One of the things that gets brought up in the podcast is the value of the school librarian and the library in general. That at least made my heart happy as I’m going back to school in January to get my degree in library science so I can put my passion into action. The thing that stuck with me is how important it is for kids to have someone that they can keep in their education for more than a year at a time. That teachers are excellent resources for kids and literacy, but the school librarian is a constant who can help point them in the right direction of a book they might enjoy.
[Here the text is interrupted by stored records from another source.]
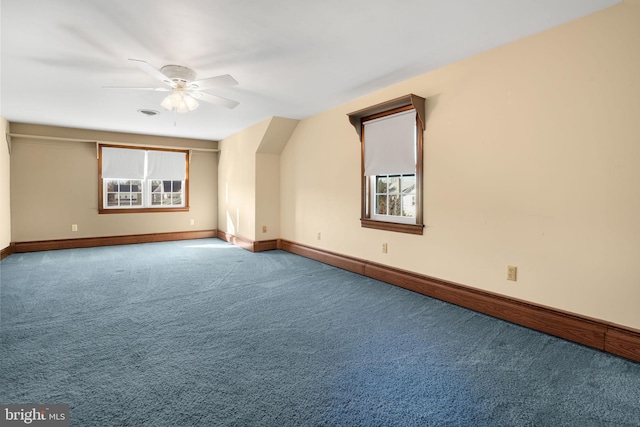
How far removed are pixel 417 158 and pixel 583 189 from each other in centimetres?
152

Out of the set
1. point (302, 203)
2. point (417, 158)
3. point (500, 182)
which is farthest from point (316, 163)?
point (500, 182)

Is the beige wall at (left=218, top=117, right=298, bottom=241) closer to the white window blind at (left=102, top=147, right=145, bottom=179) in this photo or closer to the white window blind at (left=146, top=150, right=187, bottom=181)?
the white window blind at (left=146, top=150, right=187, bottom=181)

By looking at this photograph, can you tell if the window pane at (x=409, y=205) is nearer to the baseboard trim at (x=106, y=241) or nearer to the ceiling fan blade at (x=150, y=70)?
the ceiling fan blade at (x=150, y=70)

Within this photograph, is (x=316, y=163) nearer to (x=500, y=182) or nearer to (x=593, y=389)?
(x=500, y=182)

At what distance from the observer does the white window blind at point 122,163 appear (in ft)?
21.3

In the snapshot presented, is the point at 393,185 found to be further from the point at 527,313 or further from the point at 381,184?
the point at 527,313

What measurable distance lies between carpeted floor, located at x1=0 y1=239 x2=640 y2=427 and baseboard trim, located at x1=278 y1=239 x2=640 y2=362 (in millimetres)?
95

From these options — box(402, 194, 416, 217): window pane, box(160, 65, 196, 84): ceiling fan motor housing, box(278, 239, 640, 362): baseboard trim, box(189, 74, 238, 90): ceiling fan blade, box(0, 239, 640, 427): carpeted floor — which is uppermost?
box(160, 65, 196, 84): ceiling fan motor housing

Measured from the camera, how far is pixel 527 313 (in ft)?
8.79

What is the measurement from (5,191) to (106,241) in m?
1.72

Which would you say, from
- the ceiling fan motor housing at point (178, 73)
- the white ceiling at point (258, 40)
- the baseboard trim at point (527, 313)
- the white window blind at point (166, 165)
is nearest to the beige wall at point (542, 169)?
the baseboard trim at point (527, 313)

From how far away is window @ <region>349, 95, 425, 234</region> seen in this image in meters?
3.58

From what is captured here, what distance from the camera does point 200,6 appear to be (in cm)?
219

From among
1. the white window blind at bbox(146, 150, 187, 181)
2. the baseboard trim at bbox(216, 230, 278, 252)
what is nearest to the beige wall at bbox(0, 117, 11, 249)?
the white window blind at bbox(146, 150, 187, 181)
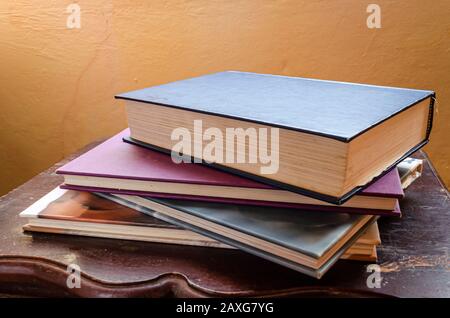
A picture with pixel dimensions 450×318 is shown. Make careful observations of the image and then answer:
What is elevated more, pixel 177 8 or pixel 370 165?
pixel 177 8

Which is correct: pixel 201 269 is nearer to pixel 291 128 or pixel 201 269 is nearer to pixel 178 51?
pixel 291 128

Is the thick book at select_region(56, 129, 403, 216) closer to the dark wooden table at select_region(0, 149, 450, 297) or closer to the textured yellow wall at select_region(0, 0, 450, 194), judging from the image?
the dark wooden table at select_region(0, 149, 450, 297)

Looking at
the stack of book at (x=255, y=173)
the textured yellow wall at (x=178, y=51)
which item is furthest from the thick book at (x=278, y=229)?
the textured yellow wall at (x=178, y=51)

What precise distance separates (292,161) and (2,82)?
957mm

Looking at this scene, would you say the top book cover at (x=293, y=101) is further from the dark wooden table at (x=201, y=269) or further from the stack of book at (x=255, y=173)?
the dark wooden table at (x=201, y=269)

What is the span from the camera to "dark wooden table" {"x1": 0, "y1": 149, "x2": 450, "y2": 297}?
391mm

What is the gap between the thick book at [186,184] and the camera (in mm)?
410

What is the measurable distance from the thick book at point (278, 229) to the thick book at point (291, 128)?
30 millimetres

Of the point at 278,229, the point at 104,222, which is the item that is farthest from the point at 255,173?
the point at 104,222

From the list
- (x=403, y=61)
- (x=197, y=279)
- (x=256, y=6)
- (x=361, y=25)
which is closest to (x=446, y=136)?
(x=403, y=61)

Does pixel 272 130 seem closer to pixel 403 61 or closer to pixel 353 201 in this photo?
pixel 353 201

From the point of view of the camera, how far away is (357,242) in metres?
0.42

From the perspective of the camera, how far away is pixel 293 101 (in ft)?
1.58

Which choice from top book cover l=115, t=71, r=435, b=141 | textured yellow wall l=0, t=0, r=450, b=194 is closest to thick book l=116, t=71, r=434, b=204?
top book cover l=115, t=71, r=435, b=141
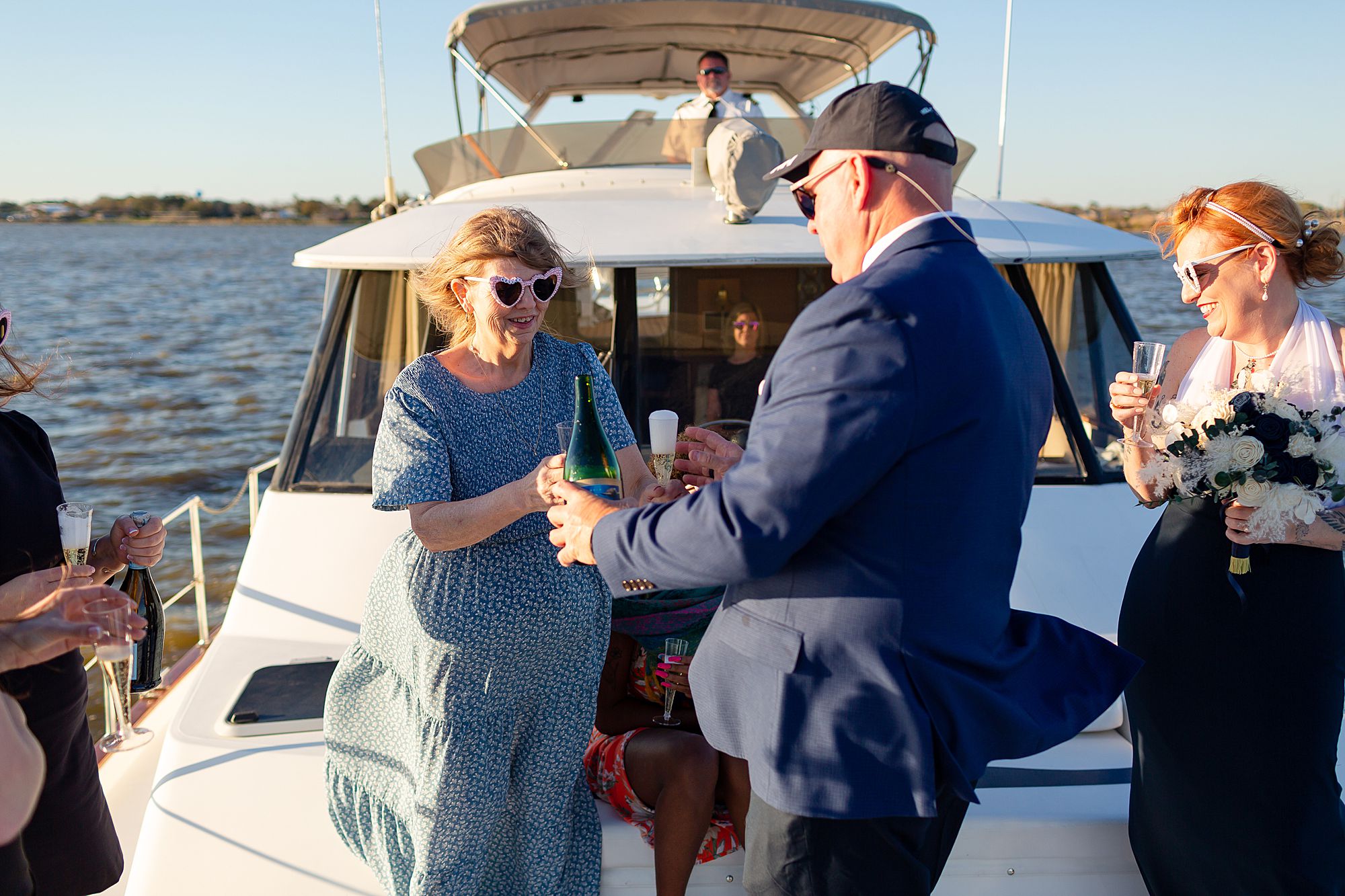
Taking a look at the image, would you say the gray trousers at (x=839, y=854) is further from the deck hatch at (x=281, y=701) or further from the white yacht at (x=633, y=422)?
the deck hatch at (x=281, y=701)

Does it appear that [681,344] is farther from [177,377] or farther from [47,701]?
[177,377]

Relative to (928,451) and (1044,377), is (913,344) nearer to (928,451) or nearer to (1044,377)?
(928,451)

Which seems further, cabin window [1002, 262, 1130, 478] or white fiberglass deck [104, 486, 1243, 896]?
cabin window [1002, 262, 1130, 478]

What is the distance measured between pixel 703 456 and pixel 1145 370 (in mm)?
1088

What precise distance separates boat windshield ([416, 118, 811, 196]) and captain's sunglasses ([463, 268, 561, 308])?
2451 millimetres

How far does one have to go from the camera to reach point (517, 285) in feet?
7.78

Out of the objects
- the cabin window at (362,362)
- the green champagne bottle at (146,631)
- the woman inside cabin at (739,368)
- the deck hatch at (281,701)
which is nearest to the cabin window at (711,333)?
the woman inside cabin at (739,368)

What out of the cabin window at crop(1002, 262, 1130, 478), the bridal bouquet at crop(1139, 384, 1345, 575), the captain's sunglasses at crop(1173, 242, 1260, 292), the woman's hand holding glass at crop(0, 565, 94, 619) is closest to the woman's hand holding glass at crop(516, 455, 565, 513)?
→ the woman's hand holding glass at crop(0, 565, 94, 619)

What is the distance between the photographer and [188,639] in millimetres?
8000

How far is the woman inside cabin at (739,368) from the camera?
12.5 feet

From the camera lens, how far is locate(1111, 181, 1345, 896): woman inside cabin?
89.0 inches

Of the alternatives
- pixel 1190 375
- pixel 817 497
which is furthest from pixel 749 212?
pixel 817 497

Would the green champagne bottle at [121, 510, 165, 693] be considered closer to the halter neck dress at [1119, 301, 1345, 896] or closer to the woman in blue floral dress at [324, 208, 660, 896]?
the woman in blue floral dress at [324, 208, 660, 896]

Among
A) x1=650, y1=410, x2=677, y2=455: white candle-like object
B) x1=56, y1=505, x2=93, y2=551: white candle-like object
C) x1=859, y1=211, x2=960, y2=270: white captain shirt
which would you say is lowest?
x1=56, y1=505, x2=93, y2=551: white candle-like object
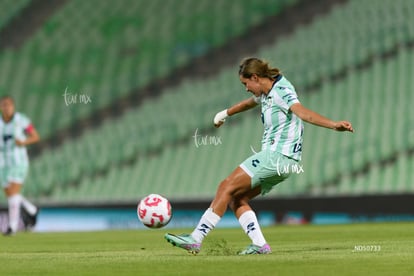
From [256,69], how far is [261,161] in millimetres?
835

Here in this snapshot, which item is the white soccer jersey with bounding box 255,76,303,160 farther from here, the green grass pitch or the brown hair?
the green grass pitch

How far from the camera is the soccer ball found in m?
9.60

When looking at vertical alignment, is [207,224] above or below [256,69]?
below

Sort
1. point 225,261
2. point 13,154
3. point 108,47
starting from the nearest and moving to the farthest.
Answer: point 225,261
point 13,154
point 108,47

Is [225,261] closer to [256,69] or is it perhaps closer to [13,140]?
[256,69]

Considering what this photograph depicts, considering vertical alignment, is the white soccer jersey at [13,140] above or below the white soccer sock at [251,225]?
above

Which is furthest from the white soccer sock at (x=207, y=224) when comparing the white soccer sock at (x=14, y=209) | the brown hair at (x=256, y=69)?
the white soccer sock at (x=14, y=209)

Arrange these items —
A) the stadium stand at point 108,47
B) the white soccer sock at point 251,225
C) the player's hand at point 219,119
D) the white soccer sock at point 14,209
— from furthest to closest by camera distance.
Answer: the stadium stand at point 108,47, the white soccer sock at point 14,209, the player's hand at point 219,119, the white soccer sock at point 251,225

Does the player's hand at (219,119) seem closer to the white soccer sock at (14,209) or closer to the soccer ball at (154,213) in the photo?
the soccer ball at (154,213)

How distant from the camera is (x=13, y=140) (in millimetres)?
16688

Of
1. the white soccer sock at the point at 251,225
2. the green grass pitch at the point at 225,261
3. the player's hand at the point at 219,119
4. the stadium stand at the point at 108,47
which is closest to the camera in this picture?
the green grass pitch at the point at 225,261

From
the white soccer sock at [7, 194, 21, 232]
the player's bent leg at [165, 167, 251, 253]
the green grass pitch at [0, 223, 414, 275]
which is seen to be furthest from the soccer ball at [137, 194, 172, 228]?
the white soccer sock at [7, 194, 21, 232]

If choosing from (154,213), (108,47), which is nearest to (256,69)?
(154,213)

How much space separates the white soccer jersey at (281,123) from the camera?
28.9ft
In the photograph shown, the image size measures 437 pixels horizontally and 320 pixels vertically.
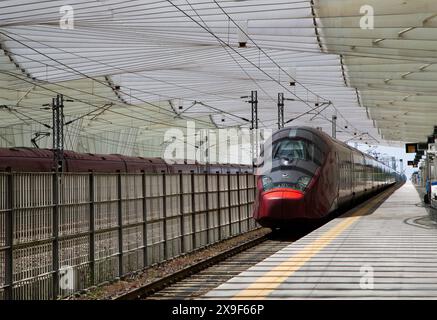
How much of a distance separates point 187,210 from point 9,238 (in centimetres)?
798

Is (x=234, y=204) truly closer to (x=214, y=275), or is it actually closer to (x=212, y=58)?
(x=214, y=275)

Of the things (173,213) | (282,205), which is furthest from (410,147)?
(173,213)

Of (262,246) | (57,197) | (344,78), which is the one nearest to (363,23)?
(262,246)

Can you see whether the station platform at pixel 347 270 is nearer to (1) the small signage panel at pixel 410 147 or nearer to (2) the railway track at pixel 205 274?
(2) the railway track at pixel 205 274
I encourage everyone to listen to the podcast and perhaps think how they can help. While it is aimed at educators, the reality is that without public help, our educators struggle. So many schools are focused on getting computers into classes instead of books, making sure we have the latest supplies for STEAM at the deficit of giving teachers a budget to purchase books, or having to find cost saving ways to handle an excess of students and a dwindling budget by getting rid of the school librarian. Don’t get me wrong, I think kids need access to computers and STEAM is one of my daughter’s passions, but putting chrome books over physical books isn’t the answer. I continue to help build my brother’s classroom library and to work with members of my community to do what I can to help make sure that kids in our area don’t wind up in a desert.

colby sharp

Let’s help our kids develop a love of reading. Let’s encourage them to read whatever moves them. Don’t snub graphic novels or humor that as an adult you don’t understand. Don’t force a kid to read a “classic” just because it is a “classic” and you were told to read it as a child. It isn’t that you shouldn’t encourage great books that you read at their age, but some books stand the test of time and some don’t. Be glad that kids today have a wealth of options instead of reading dime store romance novels because there is nothing else for them.